Scientific research and the human experience of any Illness have no borders or boundaries. The Marcé Society and PSI have always been international. The Pacific Post Partum Support Society (PPPSS) in Vancouver, Canada was founded in 1971 and I consider them the mothers of the maternal mental health movement. While PEP’s mission is on wellness and new parents in general, PPPSS’s focus is specific to postpartum depression. Canada and England were represented in Santa Barbara in 1987. The Australians and South Africans were forming groups during the 1980s as well.

You continue to be a speaker & trainer, author, coach… What does that look like in your daily life? What would you like people to know the most about your current work?

Unfortunately, my daily life looks like I am retired. Only occasionally am I asked to speak, train or mentor so I feel underutilized. I have been busy co-authoring a new book with Dr. Dan Singley called Parental Mental Health Factoring in Fathers. We’ll be launching it for Fathers’ Day so I hope my days will get busier! The Postpartum Action Institute has been terrific. I love working with Shoshana Bennett and welcoming attendees into my home. We are hopeful that our next training dates in mid-August and early November can take place in person. If not, PAI will offer an alternative.  

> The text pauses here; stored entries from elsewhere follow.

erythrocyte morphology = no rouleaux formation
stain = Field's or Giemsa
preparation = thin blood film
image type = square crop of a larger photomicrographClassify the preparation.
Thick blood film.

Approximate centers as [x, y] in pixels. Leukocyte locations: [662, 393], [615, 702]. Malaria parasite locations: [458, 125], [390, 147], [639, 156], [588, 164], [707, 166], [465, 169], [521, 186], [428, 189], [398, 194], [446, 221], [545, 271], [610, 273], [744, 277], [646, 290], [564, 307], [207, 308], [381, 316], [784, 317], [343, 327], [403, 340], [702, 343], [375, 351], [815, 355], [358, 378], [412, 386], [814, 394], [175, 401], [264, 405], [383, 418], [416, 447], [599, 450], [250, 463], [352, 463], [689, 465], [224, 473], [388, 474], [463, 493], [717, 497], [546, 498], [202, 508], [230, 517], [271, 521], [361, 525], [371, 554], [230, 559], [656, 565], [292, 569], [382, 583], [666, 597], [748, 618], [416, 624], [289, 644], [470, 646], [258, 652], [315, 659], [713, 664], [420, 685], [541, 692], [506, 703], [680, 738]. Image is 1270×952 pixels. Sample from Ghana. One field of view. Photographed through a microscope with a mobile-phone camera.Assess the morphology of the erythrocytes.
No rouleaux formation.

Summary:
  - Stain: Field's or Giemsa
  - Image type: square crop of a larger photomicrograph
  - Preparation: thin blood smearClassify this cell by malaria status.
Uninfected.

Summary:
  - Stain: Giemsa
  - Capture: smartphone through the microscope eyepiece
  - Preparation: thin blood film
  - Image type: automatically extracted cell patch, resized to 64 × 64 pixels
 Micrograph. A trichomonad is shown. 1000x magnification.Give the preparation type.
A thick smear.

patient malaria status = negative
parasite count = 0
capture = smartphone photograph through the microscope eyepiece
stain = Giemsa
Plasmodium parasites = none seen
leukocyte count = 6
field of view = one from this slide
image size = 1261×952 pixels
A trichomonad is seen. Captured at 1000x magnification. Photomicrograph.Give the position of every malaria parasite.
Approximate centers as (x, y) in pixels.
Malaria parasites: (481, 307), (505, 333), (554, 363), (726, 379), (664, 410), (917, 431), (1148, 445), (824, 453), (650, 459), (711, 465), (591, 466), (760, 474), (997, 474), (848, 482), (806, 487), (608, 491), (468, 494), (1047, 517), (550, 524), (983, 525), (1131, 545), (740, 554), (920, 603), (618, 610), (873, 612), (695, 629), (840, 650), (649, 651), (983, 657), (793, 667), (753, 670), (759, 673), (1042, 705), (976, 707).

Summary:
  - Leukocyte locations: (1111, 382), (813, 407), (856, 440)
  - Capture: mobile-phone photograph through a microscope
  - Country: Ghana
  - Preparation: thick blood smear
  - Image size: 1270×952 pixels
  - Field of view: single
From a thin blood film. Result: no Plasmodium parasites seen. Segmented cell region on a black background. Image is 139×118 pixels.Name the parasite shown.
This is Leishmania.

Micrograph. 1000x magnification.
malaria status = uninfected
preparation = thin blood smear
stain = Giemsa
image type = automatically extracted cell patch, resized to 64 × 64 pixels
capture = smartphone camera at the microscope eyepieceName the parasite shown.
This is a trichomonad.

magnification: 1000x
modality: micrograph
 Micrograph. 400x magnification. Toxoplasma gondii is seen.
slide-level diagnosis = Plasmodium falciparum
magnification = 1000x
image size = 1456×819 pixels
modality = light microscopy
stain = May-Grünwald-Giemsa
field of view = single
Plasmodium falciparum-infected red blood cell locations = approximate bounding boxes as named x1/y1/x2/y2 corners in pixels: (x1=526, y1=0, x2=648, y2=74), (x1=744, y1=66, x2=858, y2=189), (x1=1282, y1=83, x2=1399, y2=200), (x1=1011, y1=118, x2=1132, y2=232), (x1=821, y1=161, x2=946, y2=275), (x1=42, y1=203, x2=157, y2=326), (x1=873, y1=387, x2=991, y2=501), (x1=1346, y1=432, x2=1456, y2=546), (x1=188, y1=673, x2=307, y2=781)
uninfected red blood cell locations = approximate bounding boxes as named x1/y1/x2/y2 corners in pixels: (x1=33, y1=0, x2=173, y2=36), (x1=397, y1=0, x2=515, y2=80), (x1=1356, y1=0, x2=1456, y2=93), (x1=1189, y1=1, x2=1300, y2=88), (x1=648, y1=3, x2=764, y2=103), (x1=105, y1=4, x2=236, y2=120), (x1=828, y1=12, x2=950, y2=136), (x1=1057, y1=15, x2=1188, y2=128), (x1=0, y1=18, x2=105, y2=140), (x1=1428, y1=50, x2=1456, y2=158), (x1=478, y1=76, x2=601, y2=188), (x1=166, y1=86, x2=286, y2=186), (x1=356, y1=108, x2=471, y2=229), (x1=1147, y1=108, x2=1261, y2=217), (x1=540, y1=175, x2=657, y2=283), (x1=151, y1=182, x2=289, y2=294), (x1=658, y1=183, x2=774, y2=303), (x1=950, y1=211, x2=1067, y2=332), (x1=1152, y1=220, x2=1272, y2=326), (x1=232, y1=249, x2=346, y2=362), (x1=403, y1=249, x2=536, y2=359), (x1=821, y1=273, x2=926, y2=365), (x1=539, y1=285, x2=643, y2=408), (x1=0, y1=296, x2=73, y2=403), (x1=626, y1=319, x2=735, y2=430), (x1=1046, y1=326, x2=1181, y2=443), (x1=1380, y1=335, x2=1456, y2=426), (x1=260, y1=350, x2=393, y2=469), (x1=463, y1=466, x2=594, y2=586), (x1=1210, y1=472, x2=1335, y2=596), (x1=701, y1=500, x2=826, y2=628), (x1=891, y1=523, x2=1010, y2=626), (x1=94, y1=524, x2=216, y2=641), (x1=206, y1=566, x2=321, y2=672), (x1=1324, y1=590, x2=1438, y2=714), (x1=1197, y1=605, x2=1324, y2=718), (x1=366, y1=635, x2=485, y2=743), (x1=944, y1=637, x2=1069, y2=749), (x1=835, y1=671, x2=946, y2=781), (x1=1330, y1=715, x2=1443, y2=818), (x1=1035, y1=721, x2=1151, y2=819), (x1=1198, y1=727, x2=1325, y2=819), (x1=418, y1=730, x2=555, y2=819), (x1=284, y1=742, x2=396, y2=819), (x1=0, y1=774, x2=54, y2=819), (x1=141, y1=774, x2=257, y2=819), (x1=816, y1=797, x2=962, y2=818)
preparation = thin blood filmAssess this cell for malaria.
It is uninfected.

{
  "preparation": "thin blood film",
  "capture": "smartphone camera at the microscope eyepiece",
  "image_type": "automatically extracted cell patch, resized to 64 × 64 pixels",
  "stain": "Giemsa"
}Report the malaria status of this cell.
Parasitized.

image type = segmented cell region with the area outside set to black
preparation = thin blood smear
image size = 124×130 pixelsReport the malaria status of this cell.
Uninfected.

In your spare time… Hobbies? Favorite ways to stay active?

Before our current crisis I took weekly ice skate and flute lessons. I play(ed) in a Community Flute Ensemble. Bike riding, gardening and nature walks keep me physically fit. My husband and I are eager to resume traveling, especially to visit family and friends. I serve on two nonprofit Boards: South Coast Railroad Museum (I love trains) and the local branch of the American Association of University Women. Zoom has allowed us to continue meeting but I miss face to face human contact. Our three adult children, their spouses and their 8 children keep in touch via devices and the postal service. My one demanding and attentive constant companion is Mercedes, our black and white cat.